I’m confident that most anyone listening to me now can reflect on experiences in life where they’ve “stepped in the shit” so to speak, and it produced a very valuable growth and development experience.

For example, a young person who is new to the workforce may step in the shit by showing up late to work frequently enough to get fired. Yet that experience may be just what they need to develop the virtue of reliability.

To the degree that one who gets fired for being late from stepping in the shit is able to develop virtue—shit has become food.

That is what this Sutra is really offering. It’s an offer to look and see where you have stepped in the shit and whether or not you have been able to effectively convert it into food—food for growth.

It is also true that we are most able to be authentic guides for people when they have or are about to step in the same shit that we have stepped in, in the past.

Through authentic experience, we can empathically relate to the other person and give them an accounting of what happened to us when we stepped in the shit they’re about to step in.

For example, I routinely counsel people who are having problems in relationships, and maybe for example they have the desire to cheat on their spouse.

So I explain to them how they are about to step in the shit and what the outcome may be, and how they can take that the end of that sentence which says, “both on the way and on that final day”, which means everything that you ingest physically, emotionally, or mentally as any experience is transformed.
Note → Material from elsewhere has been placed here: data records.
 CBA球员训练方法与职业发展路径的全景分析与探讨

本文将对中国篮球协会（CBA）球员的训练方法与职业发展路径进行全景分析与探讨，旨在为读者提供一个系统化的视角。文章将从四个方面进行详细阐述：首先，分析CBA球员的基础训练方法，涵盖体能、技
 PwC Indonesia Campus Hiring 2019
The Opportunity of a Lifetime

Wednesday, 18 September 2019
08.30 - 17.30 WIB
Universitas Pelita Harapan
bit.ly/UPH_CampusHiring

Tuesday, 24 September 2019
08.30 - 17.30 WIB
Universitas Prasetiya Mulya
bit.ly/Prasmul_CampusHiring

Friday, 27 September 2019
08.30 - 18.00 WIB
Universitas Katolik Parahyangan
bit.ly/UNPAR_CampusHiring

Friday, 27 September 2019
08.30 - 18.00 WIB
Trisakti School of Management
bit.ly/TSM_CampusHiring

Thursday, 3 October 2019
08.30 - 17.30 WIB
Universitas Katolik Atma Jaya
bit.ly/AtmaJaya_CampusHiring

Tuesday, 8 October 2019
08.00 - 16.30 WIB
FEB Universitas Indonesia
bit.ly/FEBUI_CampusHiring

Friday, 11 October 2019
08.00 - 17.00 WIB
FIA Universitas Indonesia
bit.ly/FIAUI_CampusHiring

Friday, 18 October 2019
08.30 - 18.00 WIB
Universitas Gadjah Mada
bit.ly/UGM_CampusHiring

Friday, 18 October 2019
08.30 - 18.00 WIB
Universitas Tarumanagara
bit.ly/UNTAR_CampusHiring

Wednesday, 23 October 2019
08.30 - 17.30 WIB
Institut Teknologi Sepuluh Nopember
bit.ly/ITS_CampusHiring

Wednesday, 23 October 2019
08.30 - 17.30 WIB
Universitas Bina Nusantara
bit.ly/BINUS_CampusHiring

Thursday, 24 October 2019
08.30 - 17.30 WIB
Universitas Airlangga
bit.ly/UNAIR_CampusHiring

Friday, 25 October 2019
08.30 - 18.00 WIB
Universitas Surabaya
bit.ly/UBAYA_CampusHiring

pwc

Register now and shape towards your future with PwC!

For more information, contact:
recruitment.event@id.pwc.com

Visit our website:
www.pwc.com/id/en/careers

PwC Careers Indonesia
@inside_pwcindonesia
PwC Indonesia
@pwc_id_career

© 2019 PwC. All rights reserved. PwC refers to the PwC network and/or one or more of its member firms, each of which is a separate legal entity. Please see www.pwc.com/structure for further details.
Food becomes feces on the way and on the final day when you leave your body, the body is absorbed back into the earth as organic matter just like poop.

We finish the Sutra practice with “Zen is the practice of awareness; awareness that the circle of life has no beginning, no end.”

A true circle has no beginning or end. The source of life is unconditional love. A beginning or an end is by definition a condition. Therefore, life can have no metaphorical beginning or end. Those are all perceptions of the ego mind.

The point of all spiritual practice is to quiet the mind, and in silence we come to realize the truth that there is no beginning, no end, no you, no me.

Silence is undivided wholeness. It is non-local. Silence is silence everywhere and nowhere at the same time. Therefore there is no beginning to the source of life and no end to the source of life, and all emanations in creation – Wu Chi, non-being, becomes tai chi or being, is eternal.

The source of life is eternal.

Wu Chi and Tai Chi are like opposite sides of a coin, heads and tails.

Yet if you hold up a coin and look at it on its edge, you will see that the middle is that which allows the imprint of heads to be, allows the imprint of tails to be, yet is neither heads or tails.

Therefore, that which is in the middle, which is equivalent to the word TAO, the middle way, gives rise to that which is perceived as a positive or heads, a negative or tails, yet is neither of them at the same time.

That is the nature of unconditional love. It is neither heads nor tails; yet eternally gives birth to either—and one creates the other.

Because unconditional love is as a zero, any expression of something, which would be positive, must have a negative image because the truth is zero. So all positives have to be counterbalanced by an equal, negative to return to the resting state here referred to as silence.

So that brings us back to a sort of a reorientation or an in depth explanation of the final line of our Sutra practice, “Zen is the practice of awareness that the circle of life has no beginning, no end. That is zen.” The term “That is zen” zen is referred to as the most efficient way by D.T. Suzuki, a well-known zen author, authority.



The most efficient way is essentially wei wu wei, action without action, doing not doing—that is zen.

My wish for you is that you become aware of your own patterns of thought or behavior before you step in shit again; and if you do, use your experience to transform yourself and your life.